Saturday 10 September 2016

Review: Yona of the Dawn Ep. 1-12 (2014-5 anime)

Yona of the Dawn does not prioritise excitement, nor intrigue, nor even adventure, but the show holds the viewer’s attention. The series front-loads the action and kingdom-rending politics, but those high-stakes keep to the background in the second act. Yona focuses on its growing party of adventurers and their internal struggles, at least for the first half of the series.

Yona is princess of the Kingdom of Kouka. Her two closest friends are her bodyguard, Hak, and her childhood friend, Soo-Won. Sheltered since birth, she is shattered by a coup. Soo-Won kills the King, her father, for the throne. Yona and Hak escape with their lives. To retake the kingdom, they search the Kingdom for four dragon warriors, the reincarnations of their Kingdom’s mythological founders.

* [SUPPLIED RECORDS]:

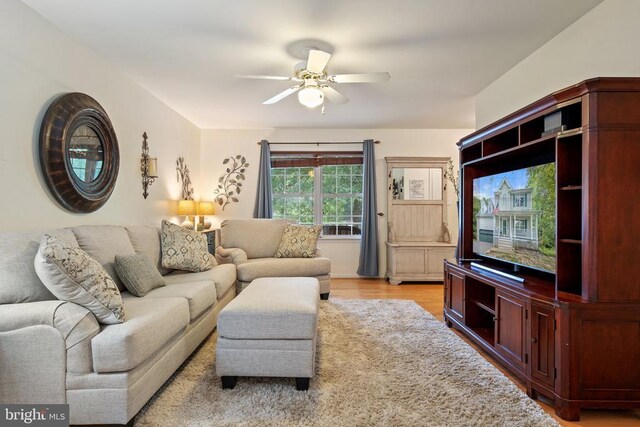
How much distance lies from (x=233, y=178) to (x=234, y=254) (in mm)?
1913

--

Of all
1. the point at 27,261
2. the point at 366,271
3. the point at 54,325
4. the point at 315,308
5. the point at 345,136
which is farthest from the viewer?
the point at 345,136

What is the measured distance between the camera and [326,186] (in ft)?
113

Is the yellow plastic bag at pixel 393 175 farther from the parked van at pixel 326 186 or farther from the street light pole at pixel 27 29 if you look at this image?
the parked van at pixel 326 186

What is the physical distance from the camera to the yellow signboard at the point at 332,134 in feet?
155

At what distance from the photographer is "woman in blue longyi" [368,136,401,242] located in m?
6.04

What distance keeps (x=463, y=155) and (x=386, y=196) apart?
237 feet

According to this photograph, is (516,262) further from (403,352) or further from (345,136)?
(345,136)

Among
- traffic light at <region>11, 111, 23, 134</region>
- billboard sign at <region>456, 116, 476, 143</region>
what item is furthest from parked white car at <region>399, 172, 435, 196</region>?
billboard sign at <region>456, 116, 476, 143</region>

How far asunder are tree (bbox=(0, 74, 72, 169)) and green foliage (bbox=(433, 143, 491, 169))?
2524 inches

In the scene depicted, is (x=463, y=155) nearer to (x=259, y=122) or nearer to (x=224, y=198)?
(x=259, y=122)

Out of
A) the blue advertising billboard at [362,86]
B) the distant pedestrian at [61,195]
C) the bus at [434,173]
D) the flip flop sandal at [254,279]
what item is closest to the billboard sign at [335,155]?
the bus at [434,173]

* [WHAT IS REQUIRED]: Reproduce the Yona of the Dawn review word for word from "Review: Yona of" to "of the series.".

* [RESPONSE TO THE TASK]:
Review: Yona of the Dawn Ep. 1-12 (2014-5 anime)

Yona of the Dawn does not prioritise excitement, nor intrigue, nor even adventure, but the show holds the viewer’s attention. The series front-loads the action and kingdom-rending politics, but those high-stakes keep to the background in the second act. Yona focuses on its growing party of adventurers and their internal struggles, at least for the first half of the series.